Vibhisena shuddered as the sound of exultant roars and the terrible screams of victors and victims wafted upwards. The absence of any action or command from the Pushpak had been taken as a message of sorts by the feuding species below. Ravana would not have simply flown overhead and allowed such unbridled mutiny to go unchecked. The asuras of Lanka had tacitly decided that Vibhisena had failed in his task: from below they could not see the ten-headed figure seated silently in the Pushpak. They assumed their master was dead. Finally. And so the killing went on unabated.
But it will stop. I will find a way to make it stop, he promised himself.
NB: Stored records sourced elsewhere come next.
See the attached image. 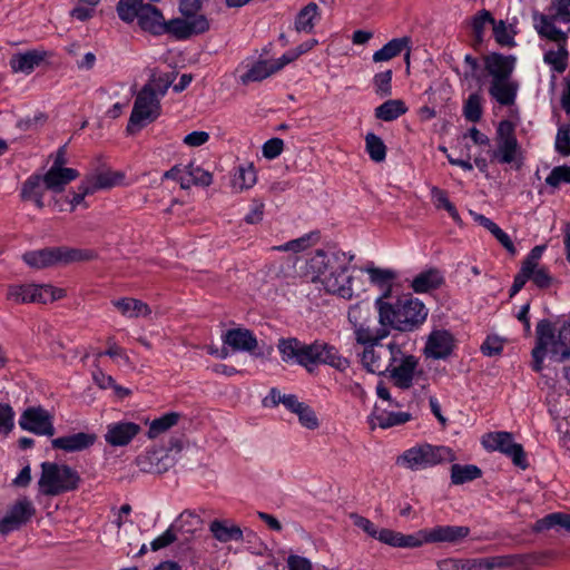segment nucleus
Returning a JSON list of instances; mask_svg holds the SVG:
<instances>
[{
  "mask_svg": "<svg viewBox=\"0 0 570 570\" xmlns=\"http://www.w3.org/2000/svg\"><path fill=\"white\" fill-rule=\"evenodd\" d=\"M348 262L345 253L318 249L306 263L303 276L320 285L327 294L344 299L353 297V276L347 274Z\"/></svg>",
  "mask_w": 570,
  "mask_h": 570,
  "instance_id": "f257e3e1",
  "label": "nucleus"
},
{
  "mask_svg": "<svg viewBox=\"0 0 570 570\" xmlns=\"http://www.w3.org/2000/svg\"><path fill=\"white\" fill-rule=\"evenodd\" d=\"M277 350L282 361L303 366L312 373L320 364L330 365L338 371L348 367V360L341 356L338 351L324 341L306 344L296 337L279 338Z\"/></svg>",
  "mask_w": 570,
  "mask_h": 570,
  "instance_id": "f03ea898",
  "label": "nucleus"
},
{
  "mask_svg": "<svg viewBox=\"0 0 570 570\" xmlns=\"http://www.w3.org/2000/svg\"><path fill=\"white\" fill-rule=\"evenodd\" d=\"M379 322L385 328L399 332H412L419 328L426 320L429 309L415 297L403 296L395 302L375 301Z\"/></svg>",
  "mask_w": 570,
  "mask_h": 570,
  "instance_id": "7ed1b4c3",
  "label": "nucleus"
},
{
  "mask_svg": "<svg viewBox=\"0 0 570 570\" xmlns=\"http://www.w3.org/2000/svg\"><path fill=\"white\" fill-rule=\"evenodd\" d=\"M173 80L171 73H163L159 76L154 73L151 76L149 81L137 94L127 125L128 134H136L160 116V98L165 96Z\"/></svg>",
  "mask_w": 570,
  "mask_h": 570,
  "instance_id": "20e7f679",
  "label": "nucleus"
},
{
  "mask_svg": "<svg viewBox=\"0 0 570 570\" xmlns=\"http://www.w3.org/2000/svg\"><path fill=\"white\" fill-rule=\"evenodd\" d=\"M535 345L532 350V368L541 372L543 360L563 362L570 357V321H563L557 328L549 320H541L535 327Z\"/></svg>",
  "mask_w": 570,
  "mask_h": 570,
  "instance_id": "39448f33",
  "label": "nucleus"
},
{
  "mask_svg": "<svg viewBox=\"0 0 570 570\" xmlns=\"http://www.w3.org/2000/svg\"><path fill=\"white\" fill-rule=\"evenodd\" d=\"M119 19L125 23L137 21L138 27L153 36H163L165 17L160 9L144 0H119L116 6Z\"/></svg>",
  "mask_w": 570,
  "mask_h": 570,
  "instance_id": "423d86ee",
  "label": "nucleus"
},
{
  "mask_svg": "<svg viewBox=\"0 0 570 570\" xmlns=\"http://www.w3.org/2000/svg\"><path fill=\"white\" fill-rule=\"evenodd\" d=\"M81 482L80 474L67 464L43 462L38 481L40 493L48 497L76 491Z\"/></svg>",
  "mask_w": 570,
  "mask_h": 570,
  "instance_id": "0eeeda50",
  "label": "nucleus"
},
{
  "mask_svg": "<svg viewBox=\"0 0 570 570\" xmlns=\"http://www.w3.org/2000/svg\"><path fill=\"white\" fill-rule=\"evenodd\" d=\"M347 320L351 324L357 344L382 341L389 336L390 330L375 326V312L370 302L361 301L348 307Z\"/></svg>",
  "mask_w": 570,
  "mask_h": 570,
  "instance_id": "6e6552de",
  "label": "nucleus"
},
{
  "mask_svg": "<svg viewBox=\"0 0 570 570\" xmlns=\"http://www.w3.org/2000/svg\"><path fill=\"white\" fill-rule=\"evenodd\" d=\"M455 460L454 452L448 446L420 443L399 455L396 464L412 471H417Z\"/></svg>",
  "mask_w": 570,
  "mask_h": 570,
  "instance_id": "1a4fd4ad",
  "label": "nucleus"
},
{
  "mask_svg": "<svg viewBox=\"0 0 570 570\" xmlns=\"http://www.w3.org/2000/svg\"><path fill=\"white\" fill-rule=\"evenodd\" d=\"M97 257L91 249L71 247H50L40 250L28 252L23 261L32 268L41 269L57 264H70L75 262H88Z\"/></svg>",
  "mask_w": 570,
  "mask_h": 570,
  "instance_id": "9d476101",
  "label": "nucleus"
},
{
  "mask_svg": "<svg viewBox=\"0 0 570 570\" xmlns=\"http://www.w3.org/2000/svg\"><path fill=\"white\" fill-rule=\"evenodd\" d=\"M532 18L540 37L557 43L567 42V33L558 29L556 22H570V0H551L548 13L534 10Z\"/></svg>",
  "mask_w": 570,
  "mask_h": 570,
  "instance_id": "9b49d317",
  "label": "nucleus"
},
{
  "mask_svg": "<svg viewBox=\"0 0 570 570\" xmlns=\"http://www.w3.org/2000/svg\"><path fill=\"white\" fill-rule=\"evenodd\" d=\"M63 296L62 288L49 284H12L7 291V301L13 304H48Z\"/></svg>",
  "mask_w": 570,
  "mask_h": 570,
  "instance_id": "f8f14e48",
  "label": "nucleus"
},
{
  "mask_svg": "<svg viewBox=\"0 0 570 570\" xmlns=\"http://www.w3.org/2000/svg\"><path fill=\"white\" fill-rule=\"evenodd\" d=\"M497 149L492 151V159L500 164H517L521 166L522 150L515 136V126L510 120H501L495 130Z\"/></svg>",
  "mask_w": 570,
  "mask_h": 570,
  "instance_id": "ddd939ff",
  "label": "nucleus"
},
{
  "mask_svg": "<svg viewBox=\"0 0 570 570\" xmlns=\"http://www.w3.org/2000/svg\"><path fill=\"white\" fill-rule=\"evenodd\" d=\"M362 353V364L371 373L383 375L391 370L395 355H400V346L396 343L384 345L381 341L367 342Z\"/></svg>",
  "mask_w": 570,
  "mask_h": 570,
  "instance_id": "4468645a",
  "label": "nucleus"
},
{
  "mask_svg": "<svg viewBox=\"0 0 570 570\" xmlns=\"http://www.w3.org/2000/svg\"><path fill=\"white\" fill-rule=\"evenodd\" d=\"M482 445L489 451H499L505 454L515 466L522 470L529 465L522 445L513 441V435L510 432H489L482 436Z\"/></svg>",
  "mask_w": 570,
  "mask_h": 570,
  "instance_id": "2eb2a0df",
  "label": "nucleus"
},
{
  "mask_svg": "<svg viewBox=\"0 0 570 570\" xmlns=\"http://www.w3.org/2000/svg\"><path fill=\"white\" fill-rule=\"evenodd\" d=\"M35 514L36 507L33 502L28 497L18 498L0 518V534L7 535L19 530L30 522Z\"/></svg>",
  "mask_w": 570,
  "mask_h": 570,
  "instance_id": "dca6fc26",
  "label": "nucleus"
},
{
  "mask_svg": "<svg viewBox=\"0 0 570 570\" xmlns=\"http://www.w3.org/2000/svg\"><path fill=\"white\" fill-rule=\"evenodd\" d=\"M19 425L37 435L52 436L56 433L53 414L40 405L27 407L20 415Z\"/></svg>",
  "mask_w": 570,
  "mask_h": 570,
  "instance_id": "f3484780",
  "label": "nucleus"
},
{
  "mask_svg": "<svg viewBox=\"0 0 570 570\" xmlns=\"http://www.w3.org/2000/svg\"><path fill=\"white\" fill-rule=\"evenodd\" d=\"M417 358L413 355H406L400 348V355H395V362L387 371L393 384L402 390H407L417 380L421 371L417 370Z\"/></svg>",
  "mask_w": 570,
  "mask_h": 570,
  "instance_id": "a211bd4d",
  "label": "nucleus"
},
{
  "mask_svg": "<svg viewBox=\"0 0 570 570\" xmlns=\"http://www.w3.org/2000/svg\"><path fill=\"white\" fill-rule=\"evenodd\" d=\"M141 426L130 421H119L107 425V431L104 435L105 441L111 446H126L139 433Z\"/></svg>",
  "mask_w": 570,
  "mask_h": 570,
  "instance_id": "6ab92c4d",
  "label": "nucleus"
},
{
  "mask_svg": "<svg viewBox=\"0 0 570 570\" xmlns=\"http://www.w3.org/2000/svg\"><path fill=\"white\" fill-rule=\"evenodd\" d=\"M381 542L394 548H419L425 543H430L429 529H421L412 534H403L401 532L383 528Z\"/></svg>",
  "mask_w": 570,
  "mask_h": 570,
  "instance_id": "aec40b11",
  "label": "nucleus"
},
{
  "mask_svg": "<svg viewBox=\"0 0 570 570\" xmlns=\"http://www.w3.org/2000/svg\"><path fill=\"white\" fill-rule=\"evenodd\" d=\"M96 441L97 435L95 433L79 432L52 439L51 446L55 450L71 453L87 450L91 448Z\"/></svg>",
  "mask_w": 570,
  "mask_h": 570,
  "instance_id": "412c9836",
  "label": "nucleus"
},
{
  "mask_svg": "<svg viewBox=\"0 0 570 570\" xmlns=\"http://www.w3.org/2000/svg\"><path fill=\"white\" fill-rule=\"evenodd\" d=\"M453 347V338L448 331H433L426 341L424 353L434 360L448 357Z\"/></svg>",
  "mask_w": 570,
  "mask_h": 570,
  "instance_id": "4be33fe9",
  "label": "nucleus"
},
{
  "mask_svg": "<svg viewBox=\"0 0 570 570\" xmlns=\"http://www.w3.org/2000/svg\"><path fill=\"white\" fill-rule=\"evenodd\" d=\"M136 464L142 472L161 474L174 465V459L161 451H149L137 456Z\"/></svg>",
  "mask_w": 570,
  "mask_h": 570,
  "instance_id": "5701e85b",
  "label": "nucleus"
},
{
  "mask_svg": "<svg viewBox=\"0 0 570 570\" xmlns=\"http://www.w3.org/2000/svg\"><path fill=\"white\" fill-rule=\"evenodd\" d=\"M514 61L513 57L491 53L484 57V68L491 77V80L511 79Z\"/></svg>",
  "mask_w": 570,
  "mask_h": 570,
  "instance_id": "b1692460",
  "label": "nucleus"
},
{
  "mask_svg": "<svg viewBox=\"0 0 570 570\" xmlns=\"http://www.w3.org/2000/svg\"><path fill=\"white\" fill-rule=\"evenodd\" d=\"M284 68L281 58L269 60H258L240 76V82L247 85L249 82L262 81L269 76L276 73Z\"/></svg>",
  "mask_w": 570,
  "mask_h": 570,
  "instance_id": "393cba45",
  "label": "nucleus"
},
{
  "mask_svg": "<svg viewBox=\"0 0 570 570\" xmlns=\"http://www.w3.org/2000/svg\"><path fill=\"white\" fill-rule=\"evenodd\" d=\"M223 343L233 351L253 352L258 343L254 334L247 328H232L223 335Z\"/></svg>",
  "mask_w": 570,
  "mask_h": 570,
  "instance_id": "a878e982",
  "label": "nucleus"
},
{
  "mask_svg": "<svg viewBox=\"0 0 570 570\" xmlns=\"http://www.w3.org/2000/svg\"><path fill=\"white\" fill-rule=\"evenodd\" d=\"M46 190H48L46 176L32 175L22 184L20 196L22 200L33 202L39 209H42Z\"/></svg>",
  "mask_w": 570,
  "mask_h": 570,
  "instance_id": "bb28decb",
  "label": "nucleus"
},
{
  "mask_svg": "<svg viewBox=\"0 0 570 570\" xmlns=\"http://www.w3.org/2000/svg\"><path fill=\"white\" fill-rule=\"evenodd\" d=\"M111 304L124 317L127 318H149L153 313L147 303L134 297H120L111 301Z\"/></svg>",
  "mask_w": 570,
  "mask_h": 570,
  "instance_id": "cd10ccee",
  "label": "nucleus"
},
{
  "mask_svg": "<svg viewBox=\"0 0 570 570\" xmlns=\"http://www.w3.org/2000/svg\"><path fill=\"white\" fill-rule=\"evenodd\" d=\"M518 88V82L512 78L504 80H491L489 94L501 106H512L517 98Z\"/></svg>",
  "mask_w": 570,
  "mask_h": 570,
  "instance_id": "c85d7f7f",
  "label": "nucleus"
},
{
  "mask_svg": "<svg viewBox=\"0 0 570 570\" xmlns=\"http://www.w3.org/2000/svg\"><path fill=\"white\" fill-rule=\"evenodd\" d=\"M470 529L464 525H438L429 529L430 543H455L465 539Z\"/></svg>",
  "mask_w": 570,
  "mask_h": 570,
  "instance_id": "c756f323",
  "label": "nucleus"
},
{
  "mask_svg": "<svg viewBox=\"0 0 570 570\" xmlns=\"http://www.w3.org/2000/svg\"><path fill=\"white\" fill-rule=\"evenodd\" d=\"M411 417V414L407 412H387L375 407L368 417V422L372 429H375L376 426L381 429H389L404 424L409 422Z\"/></svg>",
  "mask_w": 570,
  "mask_h": 570,
  "instance_id": "7c9ffc66",
  "label": "nucleus"
},
{
  "mask_svg": "<svg viewBox=\"0 0 570 570\" xmlns=\"http://www.w3.org/2000/svg\"><path fill=\"white\" fill-rule=\"evenodd\" d=\"M45 56L37 50L16 53L10 59V67L14 72L30 73L43 61Z\"/></svg>",
  "mask_w": 570,
  "mask_h": 570,
  "instance_id": "2f4dec72",
  "label": "nucleus"
},
{
  "mask_svg": "<svg viewBox=\"0 0 570 570\" xmlns=\"http://www.w3.org/2000/svg\"><path fill=\"white\" fill-rule=\"evenodd\" d=\"M183 541L189 538L200 528L202 520L195 512L186 510L171 524Z\"/></svg>",
  "mask_w": 570,
  "mask_h": 570,
  "instance_id": "473e14b6",
  "label": "nucleus"
},
{
  "mask_svg": "<svg viewBox=\"0 0 570 570\" xmlns=\"http://www.w3.org/2000/svg\"><path fill=\"white\" fill-rule=\"evenodd\" d=\"M444 282L442 273L438 268H430L417 274L411 287L415 293H426L431 289L439 288Z\"/></svg>",
  "mask_w": 570,
  "mask_h": 570,
  "instance_id": "72a5a7b5",
  "label": "nucleus"
},
{
  "mask_svg": "<svg viewBox=\"0 0 570 570\" xmlns=\"http://www.w3.org/2000/svg\"><path fill=\"white\" fill-rule=\"evenodd\" d=\"M45 176L48 190L61 193L70 181L79 176V173L73 168H59L49 169Z\"/></svg>",
  "mask_w": 570,
  "mask_h": 570,
  "instance_id": "f704fd0d",
  "label": "nucleus"
},
{
  "mask_svg": "<svg viewBox=\"0 0 570 570\" xmlns=\"http://www.w3.org/2000/svg\"><path fill=\"white\" fill-rule=\"evenodd\" d=\"M373 285L383 291V301L390 296L392 284L396 278V273L392 269L379 268L370 266L365 268Z\"/></svg>",
  "mask_w": 570,
  "mask_h": 570,
  "instance_id": "c9c22d12",
  "label": "nucleus"
},
{
  "mask_svg": "<svg viewBox=\"0 0 570 570\" xmlns=\"http://www.w3.org/2000/svg\"><path fill=\"white\" fill-rule=\"evenodd\" d=\"M213 181V176L209 171L204 170L194 163L185 166V175L180 177V187L188 189L193 185L209 186Z\"/></svg>",
  "mask_w": 570,
  "mask_h": 570,
  "instance_id": "e433bc0d",
  "label": "nucleus"
},
{
  "mask_svg": "<svg viewBox=\"0 0 570 570\" xmlns=\"http://www.w3.org/2000/svg\"><path fill=\"white\" fill-rule=\"evenodd\" d=\"M556 528H562L570 532V514L564 512H553L547 514L532 525V531L542 532Z\"/></svg>",
  "mask_w": 570,
  "mask_h": 570,
  "instance_id": "4c0bfd02",
  "label": "nucleus"
},
{
  "mask_svg": "<svg viewBox=\"0 0 570 570\" xmlns=\"http://www.w3.org/2000/svg\"><path fill=\"white\" fill-rule=\"evenodd\" d=\"M257 181V174L253 164L239 166L232 178V187L235 191L252 188Z\"/></svg>",
  "mask_w": 570,
  "mask_h": 570,
  "instance_id": "58836bf2",
  "label": "nucleus"
},
{
  "mask_svg": "<svg viewBox=\"0 0 570 570\" xmlns=\"http://www.w3.org/2000/svg\"><path fill=\"white\" fill-rule=\"evenodd\" d=\"M409 43H411V39L409 37L394 38L384 45L383 48L374 52L373 61H389L407 48Z\"/></svg>",
  "mask_w": 570,
  "mask_h": 570,
  "instance_id": "ea45409f",
  "label": "nucleus"
},
{
  "mask_svg": "<svg viewBox=\"0 0 570 570\" xmlns=\"http://www.w3.org/2000/svg\"><path fill=\"white\" fill-rule=\"evenodd\" d=\"M407 111L401 99H390L375 108V117L383 121H393Z\"/></svg>",
  "mask_w": 570,
  "mask_h": 570,
  "instance_id": "a19ab883",
  "label": "nucleus"
},
{
  "mask_svg": "<svg viewBox=\"0 0 570 570\" xmlns=\"http://www.w3.org/2000/svg\"><path fill=\"white\" fill-rule=\"evenodd\" d=\"M122 177L124 176L119 173L107 170L90 175L86 177L85 181L89 188H92V193H96L99 189H108L116 186Z\"/></svg>",
  "mask_w": 570,
  "mask_h": 570,
  "instance_id": "79ce46f5",
  "label": "nucleus"
},
{
  "mask_svg": "<svg viewBox=\"0 0 570 570\" xmlns=\"http://www.w3.org/2000/svg\"><path fill=\"white\" fill-rule=\"evenodd\" d=\"M318 17V7L315 2H309L297 14L295 20V29L298 32H312L314 21Z\"/></svg>",
  "mask_w": 570,
  "mask_h": 570,
  "instance_id": "37998d69",
  "label": "nucleus"
},
{
  "mask_svg": "<svg viewBox=\"0 0 570 570\" xmlns=\"http://www.w3.org/2000/svg\"><path fill=\"white\" fill-rule=\"evenodd\" d=\"M483 97L480 92L469 95L463 104L462 112L466 120L478 122L483 114Z\"/></svg>",
  "mask_w": 570,
  "mask_h": 570,
  "instance_id": "c03bdc74",
  "label": "nucleus"
},
{
  "mask_svg": "<svg viewBox=\"0 0 570 570\" xmlns=\"http://www.w3.org/2000/svg\"><path fill=\"white\" fill-rule=\"evenodd\" d=\"M431 197L435 208L446 210L455 223H461L460 214L445 190L434 186L431 188Z\"/></svg>",
  "mask_w": 570,
  "mask_h": 570,
  "instance_id": "a18cd8bd",
  "label": "nucleus"
},
{
  "mask_svg": "<svg viewBox=\"0 0 570 570\" xmlns=\"http://www.w3.org/2000/svg\"><path fill=\"white\" fill-rule=\"evenodd\" d=\"M481 470L476 465L453 464L451 468V481L453 484H463L480 478Z\"/></svg>",
  "mask_w": 570,
  "mask_h": 570,
  "instance_id": "49530a36",
  "label": "nucleus"
},
{
  "mask_svg": "<svg viewBox=\"0 0 570 570\" xmlns=\"http://www.w3.org/2000/svg\"><path fill=\"white\" fill-rule=\"evenodd\" d=\"M567 42L558 43L557 50H549L544 53V61L558 73H562L568 66V50L566 49Z\"/></svg>",
  "mask_w": 570,
  "mask_h": 570,
  "instance_id": "de8ad7c7",
  "label": "nucleus"
},
{
  "mask_svg": "<svg viewBox=\"0 0 570 570\" xmlns=\"http://www.w3.org/2000/svg\"><path fill=\"white\" fill-rule=\"evenodd\" d=\"M180 414L176 412L167 413L159 419L151 421L148 430V438L155 439L161 433L168 431L170 428L176 425L179 421Z\"/></svg>",
  "mask_w": 570,
  "mask_h": 570,
  "instance_id": "09e8293b",
  "label": "nucleus"
},
{
  "mask_svg": "<svg viewBox=\"0 0 570 570\" xmlns=\"http://www.w3.org/2000/svg\"><path fill=\"white\" fill-rule=\"evenodd\" d=\"M210 531L214 537L220 542H228L232 540H242L243 532L238 527H227L220 521H213L210 524Z\"/></svg>",
  "mask_w": 570,
  "mask_h": 570,
  "instance_id": "8fccbe9b",
  "label": "nucleus"
},
{
  "mask_svg": "<svg viewBox=\"0 0 570 570\" xmlns=\"http://www.w3.org/2000/svg\"><path fill=\"white\" fill-rule=\"evenodd\" d=\"M365 149L370 158L375 163H382L386 157V146L384 141L373 132L365 136Z\"/></svg>",
  "mask_w": 570,
  "mask_h": 570,
  "instance_id": "3c124183",
  "label": "nucleus"
},
{
  "mask_svg": "<svg viewBox=\"0 0 570 570\" xmlns=\"http://www.w3.org/2000/svg\"><path fill=\"white\" fill-rule=\"evenodd\" d=\"M495 19L492 17L491 12L482 9L478 11L472 18H471V28L474 35V38L478 42L483 41L484 31L487 26L494 23Z\"/></svg>",
  "mask_w": 570,
  "mask_h": 570,
  "instance_id": "603ef678",
  "label": "nucleus"
},
{
  "mask_svg": "<svg viewBox=\"0 0 570 570\" xmlns=\"http://www.w3.org/2000/svg\"><path fill=\"white\" fill-rule=\"evenodd\" d=\"M183 19L186 22V28L190 37L209 30V21L204 14H188Z\"/></svg>",
  "mask_w": 570,
  "mask_h": 570,
  "instance_id": "864d4df0",
  "label": "nucleus"
},
{
  "mask_svg": "<svg viewBox=\"0 0 570 570\" xmlns=\"http://www.w3.org/2000/svg\"><path fill=\"white\" fill-rule=\"evenodd\" d=\"M350 519L352 520L353 524L364 531L367 535L371 538H374L381 542V535L383 534V529L379 530L376 525L367 518L358 514V513H351Z\"/></svg>",
  "mask_w": 570,
  "mask_h": 570,
  "instance_id": "5fc2aeb1",
  "label": "nucleus"
},
{
  "mask_svg": "<svg viewBox=\"0 0 570 570\" xmlns=\"http://www.w3.org/2000/svg\"><path fill=\"white\" fill-rule=\"evenodd\" d=\"M515 556H497L480 561V568L485 570L507 569L515 564Z\"/></svg>",
  "mask_w": 570,
  "mask_h": 570,
  "instance_id": "6e6d98bb",
  "label": "nucleus"
},
{
  "mask_svg": "<svg viewBox=\"0 0 570 570\" xmlns=\"http://www.w3.org/2000/svg\"><path fill=\"white\" fill-rule=\"evenodd\" d=\"M164 35H169L177 40L190 38L186 28V22L183 18H175L169 21H165Z\"/></svg>",
  "mask_w": 570,
  "mask_h": 570,
  "instance_id": "4d7b16f0",
  "label": "nucleus"
},
{
  "mask_svg": "<svg viewBox=\"0 0 570 570\" xmlns=\"http://www.w3.org/2000/svg\"><path fill=\"white\" fill-rule=\"evenodd\" d=\"M493 36L495 41L503 47H512L514 46V37L513 32L508 28L503 20L494 21L493 26Z\"/></svg>",
  "mask_w": 570,
  "mask_h": 570,
  "instance_id": "13d9d810",
  "label": "nucleus"
},
{
  "mask_svg": "<svg viewBox=\"0 0 570 570\" xmlns=\"http://www.w3.org/2000/svg\"><path fill=\"white\" fill-rule=\"evenodd\" d=\"M376 95L387 97L392 95V70L379 72L373 78Z\"/></svg>",
  "mask_w": 570,
  "mask_h": 570,
  "instance_id": "bf43d9fd",
  "label": "nucleus"
},
{
  "mask_svg": "<svg viewBox=\"0 0 570 570\" xmlns=\"http://www.w3.org/2000/svg\"><path fill=\"white\" fill-rule=\"evenodd\" d=\"M546 183L552 188H558L561 184H570V167H554L546 178Z\"/></svg>",
  "mask_w": 570,
  "mask_h": 570,
  "instance_id": "052dcab7",
  "label": "nucleus"
},
{
  "mask_svg": "<svg viewBox=\"0 0 570 570\" xmlns=\"http://www.w3.org/2000/svg\"><path fill=\"white\" fill-rule=\"evenodd\" d=\"M530 279L539 288H549L554 283V278L550 275L547 267L540 265L535 267H530Z\"/></svg>",
  "mask_w": 570,
  "mask_h": 570,
  "instance_id": "680f3d73",
  "label": "nucleus"
},
{
  "mask_svg": "<svg viewBox=\"0 0 570 570\" xmlns=\"http://www.w3.org/2000/svg\"><path fill=\"white\" fill-rule=\"evenodd\" d=\"M14 412L9 404L0 403V434H9L14 425Z\"/></svg>",
  "mask_w": 570,
  "mask_h": 570,
  "instance_id": "e2e57ef3",
  "label": "nucleus"
},
{
  "mask_svg": "<svg viewBox=\"0 0 570 570\" xmlns=\"http://www.w3.org/2000/svg\"><path fill=\"white\" fill-rule=\"evenodd\" d=\"M317 45V40L315 39H311L308 41H305L303 43H301L298 47H296L295 49H292L287 52H285L282 57H281V60L282 62L284 63V67L293 61H295L299 56H302L303 53H306L308 52L314 46Z\"/></svg>",
  "mask_w": 570,
  "mask_h": 570,
  "instance_id": "0e129e2a",
  "label": "nucleus"
},
{
  "mask_svg": "<svg viewBox=\"0 0 570 570\" xmlns=\"http://www.w3.org/2000/svg\"><path fill=\"white\" fill-rule=\"evenodd\" d=\"M311 237L309 236H303L297 239L289 240L285 243L284 245L274 246L272 247L273 250L278 252H293V253H299L305 249H307L311 246Z\"/></svg>",
  "mask_w": 570,
  "mask_h": 570,
  "instance_id": "69168bd1",
  "label": "nucleus"
},
{
  "mask_svg": "<svg viewBox=\"0 0 570 570\" xmlns=\"http://www.w3.org/2000/svg\"><path fill=\"white\" fill-rule=\"evenodd\" d=\"M178 540H181V539L177 534L174 527L170 525L161 535H159L151 542V544H150L151 550L158 551L160 549H164V548L170 546L171 543H174L175 541H178Z\"/></svg>",
  "mask_w": 570,
  "mask_h": 570,
  "instance_id": "338daca9",
  "label": "nucleus"
},
{
  "mask_svg": "<svg viewBox=\"0 0 570 570\" xmlns=\"http://www.w3.org/2000/svg\"><path fill=\"white\" fill-rule=\"evenodd\" d=\"M556 149L563 156L570 155V127L561 126L556 138Z\"/></svg>",
  "mask_w": 570,
  "mask_h": 570,
  "instance_id": "774afa93",
  "label": "nucleus"
}]
</instances>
Perhaps in a way it is better that Ravana is so changed by the imprisonment; perhaps now I can bring peace to this tortured land at last.
He admonished himself guiltily for seeking gratification in his brother’s deathlike condition, but the thought persisted. Finally, the era of violence approaches an end. The bulk of Ravana’s blood-thirsty hordes had perished at Mithila, wiped out by the Brahm-astra. If these last few hundred thousand survivors decimated one another, so much the better. It would make his task that much easier for him. Now there would be a chance, however slight, to bring peace back to Lanka. And from the ashes and ruins of this new inter-species civil war, he would build a new Lanka. A Lanka pointed firmly towards peace and prosperity, and the pursuit of Brahman.